Belarusian translator and politician

Liavon Barščeŭski (Лявон Баршчэўскі) (born March 4, 1958) is a Belarusian philologist and opposition politician.

He was a deputy to the Supreme Soviet of Belarus from 1990 to 1996. He is a member of PEN International. From 2007–2009 he was head of the BPF Party, succeeded by Alaksiej Janukievich.

== Early life ==
Barščeŭski was born on March 4, 1958, in Polotsk, then part of the Byelorussian SSR. In 1980 he graduated from Minsk State Linguistic University, majoring in German and English, and in 1989 he obtained his Candidate of Philological Sciences from his alma mater.

== Political career ==
Since 1995 he has been deputy chairman of the Belarusian Popular Front "Revival", and was from 1996 to 1999 chairman of the party before parts of the party split in late 1999.

From 2007 to 2009 he was head of the BPF Party, an opposition party. He was elected as a compromisor to prevent a split in the party and a supporter of cooperation with Alexander Milinkevich. However, ultimately, in 2009 after leaving as head of the party he criticized the Belarusian Popular Front that supported Milinkevich as aligning too closely with Alexander Lukashenko and that it was not a genuine opposition force. In a 2010 interview, he defined his political viewpoints as wanting Belarus to start becoming more Belarusian, maintaining a civilized relationship with Russia, and cooperating with the European Union if the EU's economic pragmatism does not interfere in Belarus's development. In 2011, he left the party alongside many other prominent members, saying that the party was no longer an opposition force, it had removed promising young members in leadership, and that the party had supported people in leadership with little support.

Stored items
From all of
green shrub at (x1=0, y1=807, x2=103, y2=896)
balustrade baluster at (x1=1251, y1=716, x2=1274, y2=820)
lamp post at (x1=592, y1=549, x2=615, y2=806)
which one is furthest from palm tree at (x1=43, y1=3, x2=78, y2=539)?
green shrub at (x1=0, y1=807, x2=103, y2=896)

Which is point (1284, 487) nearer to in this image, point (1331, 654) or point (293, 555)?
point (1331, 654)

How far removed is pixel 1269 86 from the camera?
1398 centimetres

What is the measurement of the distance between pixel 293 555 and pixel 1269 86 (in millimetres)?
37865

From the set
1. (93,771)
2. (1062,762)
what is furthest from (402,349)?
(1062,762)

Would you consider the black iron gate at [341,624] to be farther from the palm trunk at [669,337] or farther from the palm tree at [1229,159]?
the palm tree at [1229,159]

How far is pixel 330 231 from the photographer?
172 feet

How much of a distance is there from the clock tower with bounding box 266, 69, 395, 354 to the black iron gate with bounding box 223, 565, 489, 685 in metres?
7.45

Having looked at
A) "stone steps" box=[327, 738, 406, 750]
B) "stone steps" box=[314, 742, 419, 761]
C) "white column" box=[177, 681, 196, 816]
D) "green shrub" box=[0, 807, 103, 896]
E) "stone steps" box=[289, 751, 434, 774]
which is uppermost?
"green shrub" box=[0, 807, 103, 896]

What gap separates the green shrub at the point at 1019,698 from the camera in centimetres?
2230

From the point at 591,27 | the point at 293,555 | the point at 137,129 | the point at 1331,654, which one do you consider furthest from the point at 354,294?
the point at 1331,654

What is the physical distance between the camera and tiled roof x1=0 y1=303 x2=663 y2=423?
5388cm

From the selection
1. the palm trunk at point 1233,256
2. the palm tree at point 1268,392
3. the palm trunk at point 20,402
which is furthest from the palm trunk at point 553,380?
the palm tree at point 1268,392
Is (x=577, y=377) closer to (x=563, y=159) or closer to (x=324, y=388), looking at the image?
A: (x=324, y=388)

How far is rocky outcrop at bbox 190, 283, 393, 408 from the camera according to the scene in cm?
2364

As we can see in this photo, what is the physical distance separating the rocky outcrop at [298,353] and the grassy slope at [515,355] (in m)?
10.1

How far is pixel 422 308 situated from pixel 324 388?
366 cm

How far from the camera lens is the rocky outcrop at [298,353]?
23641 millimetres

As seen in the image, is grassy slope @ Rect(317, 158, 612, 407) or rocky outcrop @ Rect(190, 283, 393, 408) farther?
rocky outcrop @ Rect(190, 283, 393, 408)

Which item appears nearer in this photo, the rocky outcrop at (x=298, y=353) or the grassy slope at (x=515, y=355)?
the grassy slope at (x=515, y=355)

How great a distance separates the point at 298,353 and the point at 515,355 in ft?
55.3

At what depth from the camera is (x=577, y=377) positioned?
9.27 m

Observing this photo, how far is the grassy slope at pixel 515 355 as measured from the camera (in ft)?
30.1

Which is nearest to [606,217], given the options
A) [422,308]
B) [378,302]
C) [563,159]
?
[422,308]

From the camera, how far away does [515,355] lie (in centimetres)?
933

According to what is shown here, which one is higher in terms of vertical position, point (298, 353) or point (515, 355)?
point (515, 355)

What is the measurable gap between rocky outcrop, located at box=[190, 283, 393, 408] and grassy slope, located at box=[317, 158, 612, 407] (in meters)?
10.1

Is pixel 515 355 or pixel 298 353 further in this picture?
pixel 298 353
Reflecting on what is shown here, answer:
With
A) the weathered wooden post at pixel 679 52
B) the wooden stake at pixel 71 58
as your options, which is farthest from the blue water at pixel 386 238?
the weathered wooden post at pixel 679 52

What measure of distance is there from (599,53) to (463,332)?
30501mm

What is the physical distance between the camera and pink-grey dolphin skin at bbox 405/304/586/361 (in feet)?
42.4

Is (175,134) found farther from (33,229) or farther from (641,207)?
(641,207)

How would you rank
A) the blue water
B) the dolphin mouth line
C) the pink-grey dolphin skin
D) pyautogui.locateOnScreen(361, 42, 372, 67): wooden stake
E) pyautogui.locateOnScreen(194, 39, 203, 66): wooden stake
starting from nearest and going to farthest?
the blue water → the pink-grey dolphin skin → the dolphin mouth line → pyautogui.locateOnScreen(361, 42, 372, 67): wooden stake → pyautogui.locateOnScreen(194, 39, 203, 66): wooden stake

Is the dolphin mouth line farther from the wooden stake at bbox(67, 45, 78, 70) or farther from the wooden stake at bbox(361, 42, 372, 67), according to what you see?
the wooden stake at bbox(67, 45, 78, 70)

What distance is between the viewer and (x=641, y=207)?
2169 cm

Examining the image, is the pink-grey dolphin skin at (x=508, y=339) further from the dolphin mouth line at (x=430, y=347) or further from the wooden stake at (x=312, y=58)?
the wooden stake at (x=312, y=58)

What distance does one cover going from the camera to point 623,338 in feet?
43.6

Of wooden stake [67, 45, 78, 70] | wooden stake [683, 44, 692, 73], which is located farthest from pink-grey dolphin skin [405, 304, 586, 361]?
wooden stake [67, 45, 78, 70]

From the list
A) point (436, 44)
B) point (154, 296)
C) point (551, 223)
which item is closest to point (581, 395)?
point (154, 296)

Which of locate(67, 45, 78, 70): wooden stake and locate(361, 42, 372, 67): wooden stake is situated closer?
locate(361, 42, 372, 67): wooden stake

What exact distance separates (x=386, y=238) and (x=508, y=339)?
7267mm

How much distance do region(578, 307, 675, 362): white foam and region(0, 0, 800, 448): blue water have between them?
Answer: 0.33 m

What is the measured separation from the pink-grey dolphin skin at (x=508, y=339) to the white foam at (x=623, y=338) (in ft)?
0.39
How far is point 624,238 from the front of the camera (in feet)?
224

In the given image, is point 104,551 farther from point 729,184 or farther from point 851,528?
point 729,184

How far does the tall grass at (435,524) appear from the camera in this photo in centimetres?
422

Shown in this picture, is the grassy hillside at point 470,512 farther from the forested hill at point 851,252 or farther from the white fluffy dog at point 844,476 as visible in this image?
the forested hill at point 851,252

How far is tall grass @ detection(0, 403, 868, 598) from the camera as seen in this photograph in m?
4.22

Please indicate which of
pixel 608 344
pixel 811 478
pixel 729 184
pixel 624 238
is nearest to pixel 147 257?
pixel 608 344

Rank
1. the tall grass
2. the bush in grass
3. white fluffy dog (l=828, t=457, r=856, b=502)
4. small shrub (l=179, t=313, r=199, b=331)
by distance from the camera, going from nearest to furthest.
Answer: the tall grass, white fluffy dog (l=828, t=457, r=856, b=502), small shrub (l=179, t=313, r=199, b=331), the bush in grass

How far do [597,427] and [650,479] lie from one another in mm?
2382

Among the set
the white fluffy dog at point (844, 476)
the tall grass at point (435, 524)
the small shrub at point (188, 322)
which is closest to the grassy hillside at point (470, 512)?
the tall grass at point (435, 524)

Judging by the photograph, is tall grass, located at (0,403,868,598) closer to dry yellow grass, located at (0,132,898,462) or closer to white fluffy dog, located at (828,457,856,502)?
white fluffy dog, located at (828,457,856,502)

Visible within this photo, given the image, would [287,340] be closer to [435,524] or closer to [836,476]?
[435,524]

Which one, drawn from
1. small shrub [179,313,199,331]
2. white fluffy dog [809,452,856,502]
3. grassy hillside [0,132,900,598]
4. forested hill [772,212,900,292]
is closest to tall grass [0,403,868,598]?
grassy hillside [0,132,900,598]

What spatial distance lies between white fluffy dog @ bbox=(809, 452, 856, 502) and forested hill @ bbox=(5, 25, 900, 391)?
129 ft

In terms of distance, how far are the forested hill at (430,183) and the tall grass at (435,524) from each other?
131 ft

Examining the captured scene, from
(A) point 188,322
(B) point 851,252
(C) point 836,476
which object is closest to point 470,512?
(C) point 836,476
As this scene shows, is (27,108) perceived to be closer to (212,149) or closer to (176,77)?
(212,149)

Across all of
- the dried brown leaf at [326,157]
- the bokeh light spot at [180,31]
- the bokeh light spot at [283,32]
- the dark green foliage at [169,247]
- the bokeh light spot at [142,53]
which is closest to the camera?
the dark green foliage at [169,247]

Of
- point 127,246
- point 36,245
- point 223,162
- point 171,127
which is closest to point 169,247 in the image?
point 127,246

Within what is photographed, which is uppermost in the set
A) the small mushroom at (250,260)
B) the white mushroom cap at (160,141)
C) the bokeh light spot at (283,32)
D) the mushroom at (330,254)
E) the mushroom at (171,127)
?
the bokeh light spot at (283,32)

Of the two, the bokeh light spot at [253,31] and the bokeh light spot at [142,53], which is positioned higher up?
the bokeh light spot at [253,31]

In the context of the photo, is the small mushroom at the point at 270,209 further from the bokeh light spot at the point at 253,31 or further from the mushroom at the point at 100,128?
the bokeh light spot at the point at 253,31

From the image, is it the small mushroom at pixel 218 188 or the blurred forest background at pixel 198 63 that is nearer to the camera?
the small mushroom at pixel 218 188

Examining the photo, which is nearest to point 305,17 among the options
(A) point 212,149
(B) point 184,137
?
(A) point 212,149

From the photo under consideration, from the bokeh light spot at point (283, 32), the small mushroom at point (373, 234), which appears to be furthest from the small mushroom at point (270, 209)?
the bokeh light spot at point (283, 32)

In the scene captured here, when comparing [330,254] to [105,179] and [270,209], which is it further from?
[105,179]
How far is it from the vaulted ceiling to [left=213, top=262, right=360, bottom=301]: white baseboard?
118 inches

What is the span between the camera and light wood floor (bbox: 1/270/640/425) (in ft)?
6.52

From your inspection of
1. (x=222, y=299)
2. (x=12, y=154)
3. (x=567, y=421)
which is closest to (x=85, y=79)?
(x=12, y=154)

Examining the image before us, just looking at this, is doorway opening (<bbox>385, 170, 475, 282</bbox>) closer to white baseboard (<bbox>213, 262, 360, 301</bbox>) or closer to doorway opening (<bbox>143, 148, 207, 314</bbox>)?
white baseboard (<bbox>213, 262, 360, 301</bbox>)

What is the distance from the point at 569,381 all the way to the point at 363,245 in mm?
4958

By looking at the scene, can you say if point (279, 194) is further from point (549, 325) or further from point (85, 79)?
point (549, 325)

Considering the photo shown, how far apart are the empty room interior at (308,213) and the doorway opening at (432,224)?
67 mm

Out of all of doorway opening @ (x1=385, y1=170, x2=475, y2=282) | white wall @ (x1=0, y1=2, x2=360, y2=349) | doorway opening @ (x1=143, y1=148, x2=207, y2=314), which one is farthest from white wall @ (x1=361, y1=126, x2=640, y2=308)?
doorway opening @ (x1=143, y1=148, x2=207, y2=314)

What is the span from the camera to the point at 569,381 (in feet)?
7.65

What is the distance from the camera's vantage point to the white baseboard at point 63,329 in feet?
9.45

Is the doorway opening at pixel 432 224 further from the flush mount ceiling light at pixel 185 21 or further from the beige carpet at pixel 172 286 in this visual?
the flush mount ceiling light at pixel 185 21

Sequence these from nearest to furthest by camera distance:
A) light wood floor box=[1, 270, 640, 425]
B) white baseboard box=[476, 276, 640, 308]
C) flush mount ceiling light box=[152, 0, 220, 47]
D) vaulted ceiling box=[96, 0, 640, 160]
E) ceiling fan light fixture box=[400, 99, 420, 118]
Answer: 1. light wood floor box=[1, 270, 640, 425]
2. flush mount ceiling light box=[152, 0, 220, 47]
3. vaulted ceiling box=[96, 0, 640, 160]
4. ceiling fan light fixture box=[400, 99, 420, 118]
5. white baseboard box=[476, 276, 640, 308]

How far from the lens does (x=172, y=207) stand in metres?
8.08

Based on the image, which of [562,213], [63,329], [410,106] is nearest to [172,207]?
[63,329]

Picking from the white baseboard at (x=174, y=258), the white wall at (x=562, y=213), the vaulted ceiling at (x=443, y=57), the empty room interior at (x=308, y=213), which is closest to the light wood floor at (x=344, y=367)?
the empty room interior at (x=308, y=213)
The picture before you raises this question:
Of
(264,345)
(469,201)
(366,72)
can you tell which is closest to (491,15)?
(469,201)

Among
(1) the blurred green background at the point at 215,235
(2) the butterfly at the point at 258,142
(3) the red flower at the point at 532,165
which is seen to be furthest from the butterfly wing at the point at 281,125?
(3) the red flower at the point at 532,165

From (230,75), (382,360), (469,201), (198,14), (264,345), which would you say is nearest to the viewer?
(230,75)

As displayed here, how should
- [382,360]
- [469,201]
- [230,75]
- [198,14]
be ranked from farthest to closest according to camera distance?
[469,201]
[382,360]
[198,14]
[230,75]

» **WORK INSTRUCTIONS**:
1. Reproduce the part of the Barščeŭski biography that runs from "Liavon Barščeŭski (Лявон" up to and including "his alma mater.".
2. According to the Barščeŭski biography, what reasons did he give for leaving the party in 2011?
3. In the Barščeŭski biography, where was he born?
The listing has nothing to do with the Barščeŭski biography.

» **SOLUTIONS TO THE PROBLEMS**:
1.
Liavon Barščeŭski (Лявон Баршчэўскі) (born March 4, 1958) is a Belarusian philologist and opposition politician.

He was a deputy to the Supreme Soviet of Belarus from 1990 to 1996. He is a member of PEN International. From 2007–2009 he was head of the BPF Party, succeeded by Alaksiej Janukievich.

== Early life ==
Barščeŭski was born on March 4, 1958, in Polotsk, then part of the Byelorussian SSR. In 1980 he graduated from Minsk State Linguistic University, majoring in German and English, and in 1989 he obtained his Candidate of Philological Sciences from his alma mater.

2.
- The party was no longer an opposition force.
- It had removed promising young members in leadership.
- The party had supported people in leadership with little support.

3. In Polotsk, then part of the Byelorussian SSR.